Le vieux conseil de Maréchal comme quoi « de tout labyrinthe, on sort par le haut » a encore porté ses fruits…
Comme l’on sait, le syndrome hollandais, c’est ainsi que l’on a appelé le phénomène par lequel, peu de temps après la découverte de gisements dans la mer du Nord, la production industrielle a commencé à décroître dans ce pays et l’importation de cette même production à augmenter. Si ceci s’est produit sur les terres de Philips, que le lecteur imagine l’effet déliquescent qu’a pu avoir l’apparition d’une économie pétrolière dans un pays agraire, peu peuplé, de population majoritairement paysanne, avec un faible développement urbain et industriel, comme était le Venezuela des années 20 du siècle dernier.
Le grand intellectuel Mariano Picon Salas a raconté dans quelques-uns de ses livres l’impact et les transformations qu’a subis la population de Caracas dans les années 30 avec l’apparition des grandes entreprises pétrolières nord-américaines et anglaises lors des années de gouvernement de Juan Vicente Gomez. Le Venezuela cessa d’avoir sa propre agriculture et son propre élevage. Il y eut un gigantesque déplacement de population depuis les zones rurales vers le Nord urbanisé. Le résultat, c’est que plus de 85% de la population réside dans la frange côtière qui va de Zulia à Barcelona.
Tant que la politique de Chavez est parvenue à maintenir le prix du pétrole à un niveau élevé, les excédents ont permis d’améliorer la vie des Vénézuéliens les plus marginalisés, mais il fut difficile, sinon impossible, de transformer la bourgeoisie consommatrice – liée au commerce pétrolier et à l’importation – en une bourgeoisie industrielle qui, avec l’appui de l’État, soit capable de mettre en marche un processus d’industrialisation, de diversification productive et de souveraineté alimentaire. La chute des prix du pétrole, immédiatement après le décès du leader vénézuélien, en plus du caractère monopolistique du système de distribution et les manœuvres d’agio ont conduit à une crise d’approvisionnement en aliments à laquelle le gouvernement de Maduro a pu faire face en instaurant un système de distribution étatique en direction des secteurs les plus vulnérables.
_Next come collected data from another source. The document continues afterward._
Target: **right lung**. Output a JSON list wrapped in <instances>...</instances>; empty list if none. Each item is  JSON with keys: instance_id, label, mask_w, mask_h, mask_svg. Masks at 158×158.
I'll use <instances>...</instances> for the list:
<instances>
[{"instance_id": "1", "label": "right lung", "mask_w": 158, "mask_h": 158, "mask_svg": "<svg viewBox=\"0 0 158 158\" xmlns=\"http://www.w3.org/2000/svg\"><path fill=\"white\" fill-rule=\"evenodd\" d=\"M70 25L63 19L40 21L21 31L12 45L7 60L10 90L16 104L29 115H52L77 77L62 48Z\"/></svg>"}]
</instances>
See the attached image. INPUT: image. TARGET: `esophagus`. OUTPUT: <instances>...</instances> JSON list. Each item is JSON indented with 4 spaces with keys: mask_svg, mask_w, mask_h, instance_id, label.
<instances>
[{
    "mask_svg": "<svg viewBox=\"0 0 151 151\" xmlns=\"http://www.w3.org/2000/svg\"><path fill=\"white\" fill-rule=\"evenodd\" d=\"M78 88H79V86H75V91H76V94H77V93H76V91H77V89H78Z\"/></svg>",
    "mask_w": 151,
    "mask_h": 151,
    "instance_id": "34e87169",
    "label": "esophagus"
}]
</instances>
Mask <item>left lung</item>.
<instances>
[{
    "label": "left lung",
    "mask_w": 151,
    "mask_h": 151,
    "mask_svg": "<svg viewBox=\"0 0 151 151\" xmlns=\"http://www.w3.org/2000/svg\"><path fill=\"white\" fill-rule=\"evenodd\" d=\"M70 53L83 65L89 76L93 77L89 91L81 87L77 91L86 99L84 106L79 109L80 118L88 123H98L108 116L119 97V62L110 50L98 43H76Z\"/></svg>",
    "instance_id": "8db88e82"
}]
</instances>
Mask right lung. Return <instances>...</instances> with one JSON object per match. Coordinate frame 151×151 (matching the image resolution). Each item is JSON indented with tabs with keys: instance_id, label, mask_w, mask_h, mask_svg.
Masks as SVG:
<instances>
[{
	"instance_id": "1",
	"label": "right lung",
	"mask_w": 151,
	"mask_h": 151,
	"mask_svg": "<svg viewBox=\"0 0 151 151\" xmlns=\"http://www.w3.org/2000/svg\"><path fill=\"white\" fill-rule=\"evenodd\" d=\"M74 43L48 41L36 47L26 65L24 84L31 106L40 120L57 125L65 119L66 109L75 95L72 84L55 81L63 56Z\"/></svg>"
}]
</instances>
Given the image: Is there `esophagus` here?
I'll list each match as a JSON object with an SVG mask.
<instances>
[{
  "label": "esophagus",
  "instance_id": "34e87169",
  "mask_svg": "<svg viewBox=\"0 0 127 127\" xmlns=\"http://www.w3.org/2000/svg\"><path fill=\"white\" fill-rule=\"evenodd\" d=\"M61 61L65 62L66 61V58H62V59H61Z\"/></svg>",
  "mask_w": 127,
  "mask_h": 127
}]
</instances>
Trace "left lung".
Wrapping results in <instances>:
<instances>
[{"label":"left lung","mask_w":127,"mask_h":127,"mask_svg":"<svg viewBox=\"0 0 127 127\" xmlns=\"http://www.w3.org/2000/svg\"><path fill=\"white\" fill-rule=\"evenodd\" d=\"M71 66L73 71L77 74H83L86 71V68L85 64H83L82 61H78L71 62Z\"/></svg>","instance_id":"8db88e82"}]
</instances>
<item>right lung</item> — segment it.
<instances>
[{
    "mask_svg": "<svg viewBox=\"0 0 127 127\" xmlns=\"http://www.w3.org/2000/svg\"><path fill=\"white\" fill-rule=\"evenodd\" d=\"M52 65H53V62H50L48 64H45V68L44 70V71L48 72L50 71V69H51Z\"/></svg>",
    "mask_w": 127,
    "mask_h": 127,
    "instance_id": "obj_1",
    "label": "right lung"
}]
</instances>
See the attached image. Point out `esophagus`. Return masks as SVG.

Au niveau politique, la situation a conduit à une plus grande participation des Forces armées nationales bolivariennes (FANB) dans la gestion du gouvernement, ce qui a donné à l’administration une plus grande efficacité et a permis de consolider l’appui populaire sur lequel a toujours pu compter le chavisme.
Le triomphe de l’opposition aux élections législatives lui a donné le contrôle de l’Assemblée populaire et, avec cela, l’illusion de générer une situation de double pouvoir qui soit capable de diviser – avec l’appui de l’impérialisme – les FANB. Devant la fermeté des militaires dans leur loyauté chaviste, les dirigeants de l’opposition sont devenus ce que don Arturo Jaurete a appelé la Division « Ayons du courage et en avant » ; en effet, des milliers de jeunes bien nourris, élevés dans une profonde haine de Chavez et des chavistes mais aussi de tous les Vénézuéliens « pauvres hères », sont descendus dans les rues de leurs quartiers. Il est curieux, et la presse s’est bien chargée de le taire, que la majorité des victimes qu’ont causées ces affrontements soient des citoyens étrangers aux faits, des chavistes et des membres des forces de l’ordre, alors que parmi les victimes mortelles dans les rangs des « guarimberos » terroristes, on compte plusieurs cas d’accidents produits par leurs propres armes.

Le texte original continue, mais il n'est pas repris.